Al respecto de lecanemab, la organización Alzheimer’s Research UK calificó como «trascendental» su descubrimiento y, en julio, la Administración de Alimentos y Medicamentos de Estados Unidos (FDA) aprobó su uso. Ahora, con los ensayos de donanemab, en palabras de Gil Rabinovici, director del Centro de Investigación de la Enfermedad de Alzheimer de la Universidad de California en San Francisco, se espera que este sea «solo el primer capítulo de una nueva era de terapias moleculares para la enfermedad de Alzheimer y otros trastornos neurodegenerativos relacionados».
Lo que hacen este tipo de fármacos es atacar la placa cerebral que se forma con la proteína amiloide y que, por consiguiente, altera la función celular en el cerebro y lleva a la propagación de la proteína tau. Estos tipos de proteínas contribuyen al desarrollo del alzhéimer, provocando, entonces, la destrucción de neuronas en ciertas partes del cerebro y reduciendo la función cognitiva.
Los estudios demostraron que donanemab eliminó las placas amiloides mejor que sus dos predecesores y redujo las concentraciones de tau en la sangre, aunque no en una zona cerebral clave. En general, se descubrió que la progresión de la enfermedad se había ralentizado entre 4,4 y 7,5 meses a lo largo de 18 meses.
A pesar de estos prometedores datos, los pacientes con enfermedad más avanzada apenas mostraron beneficios con el medicamento donanemab en comparación con quienes recibieron el placebo. Además, se halló que los riesgos de ARIA –anomalías en resonancia magnética relacionadas con la proteína amiloide que pueden incluir inflamación cerebral y microhemorragias– son mayores entre los pacientes que tienen el gen APOE4, lo cual haría necesario realizar pruebas genéticas antes de un tratamiento con anticuerpos monoclonales. Asimismo, la revista Neurology publicó un estudio en el que se reportaba que los fármacos antiamiloides pueden reducir el tamaño del cerebro.

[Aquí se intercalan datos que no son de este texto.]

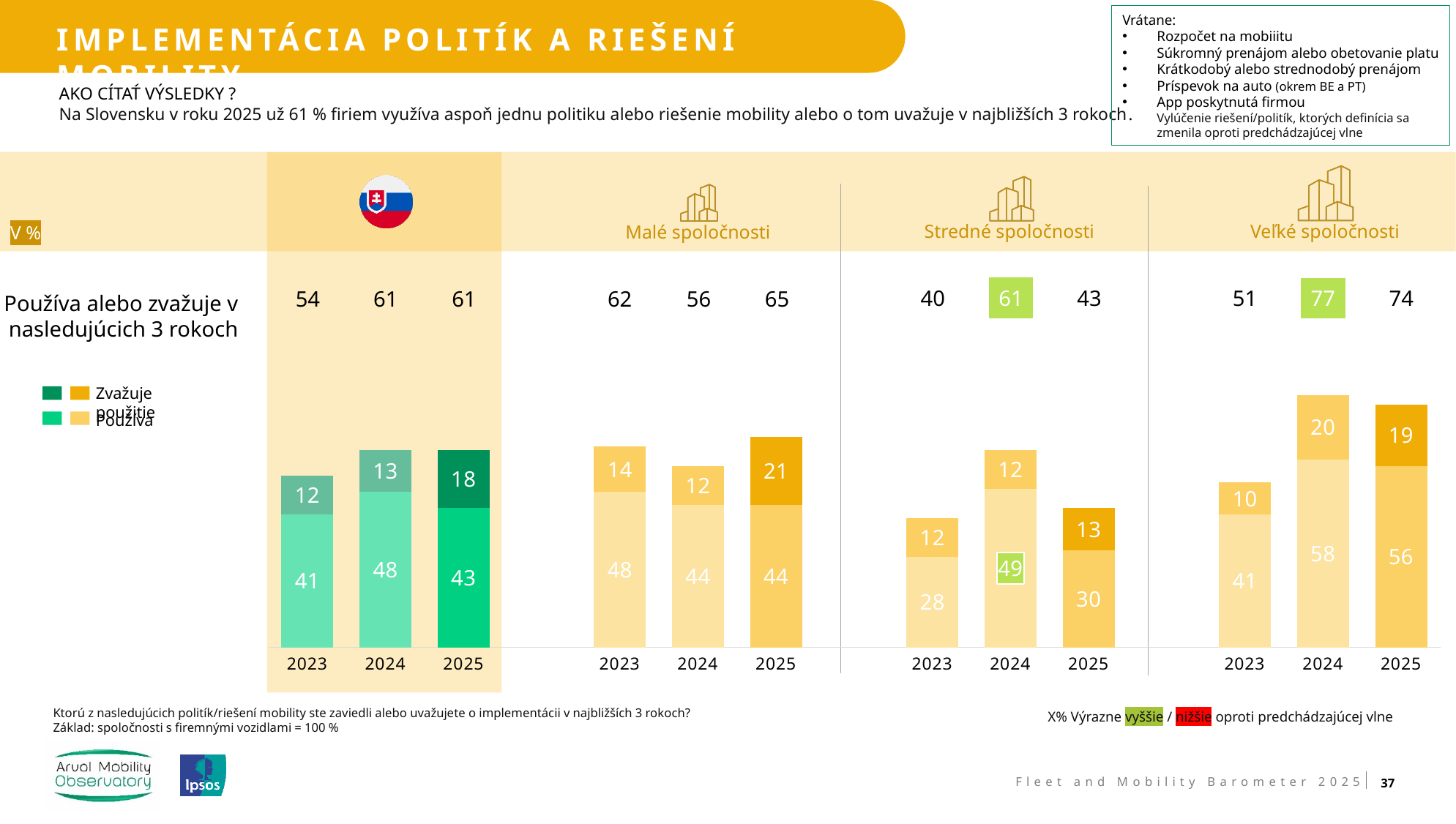
What kind of chart is used for the Veľké spoločnosti data? Stacked bar chart In the Veľké spoločnosti chart, which year has the highest total? 2024 In the Stredné spoločnosti chart, which year has the lowest total? 2023 In the Malé spoločnosti chart, is the 'Zvažuje použitie' value larger in 2025 or in 2024? 2025 How many series does the legend list? 2 In the Veľké spoločnosti chart, what is the difference between the 'Používa' values for 2024 and 2023? 17 In the Slovakia (flag) chart, what is the 'Používa' value for 2025? 43 How many years are shown on the x axis of the Malé spoločnosti chart? 3 In the Slovakia (flag) chart, what is the 'Zvažuje použitie' value for 2024? 13 In the Stredné spoločnosti chart, what is the total of the stacked bar for 2024? 61 In the Stredné spoločnosti chart, what is the 'Používa' value for 2023? 28 In the Malé spoločnosti chart, what is the total shown above the 2025 bar? 65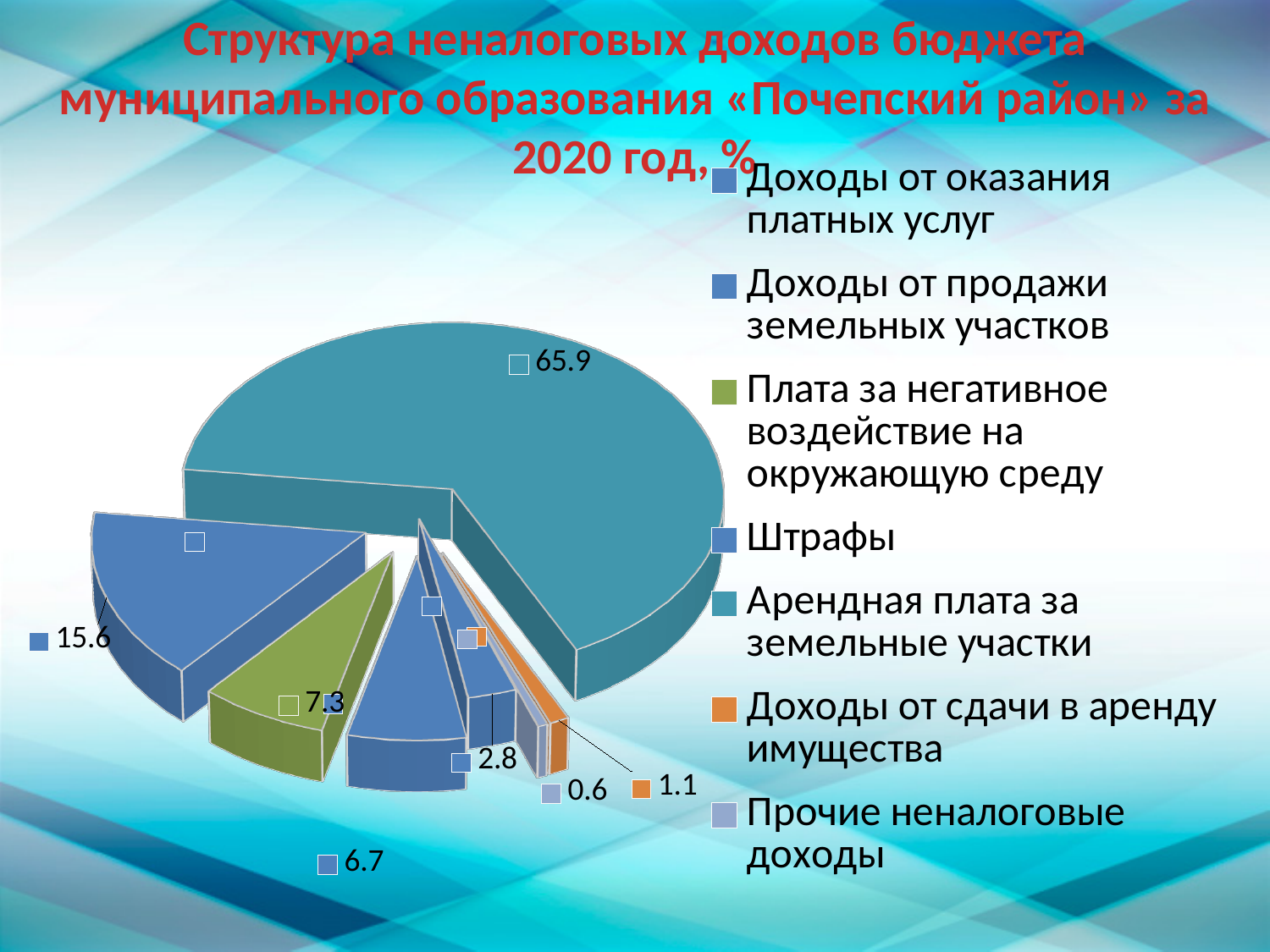
What is the value for «Плата за негативное воздействие на окружающую среду»? 7.3 What is the value for «Арендная плата за земельные участки»? 65.9 Which is larger: «Плата за негативное воздействие на окружающую среду» or «Доходы от сдачи в аренду имущества»? Плата за негативное воздействие на окружающую среду What kind of chart is shown on the slide? Pie chart How many entries does the legend of the pie chart list? 7 What is the difference between the values for «Арендная плата за земельные участки» and «Плата за негативное воздействие на окружающую среду»? 58.6 How many slices does the pie chart have? 7 What is the value for «Доходы от сдачи в аренду имущества»? 1.1 Which category has the smallest slice of the pie? Прочие неналоговые доходы What is the value for «Прочие неналоговые доходы»? 0.6 Which category has the largest slice of the pie? Арендная плата за земельные участки Which year does the chart title say the data is for? 2020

Y es que, si bien los recientes avances contra el alzhéimer permiten tener una actitud optimista, la postura general es que estos fármacos no representan una «cura» como tal, algo especialmente evidente para las personas que ya padecen demencia. Además, como con todo nuevo medicamento, es fundamental vigilar los efectos a largo plazo. La continua investigación sobre la enfermedad, sin embargo, sí podría marcar una diferencia para las generaciones futuras, sobre todo en países como España, que se están viendo enfrentados a un inminente envejecimiento de su población.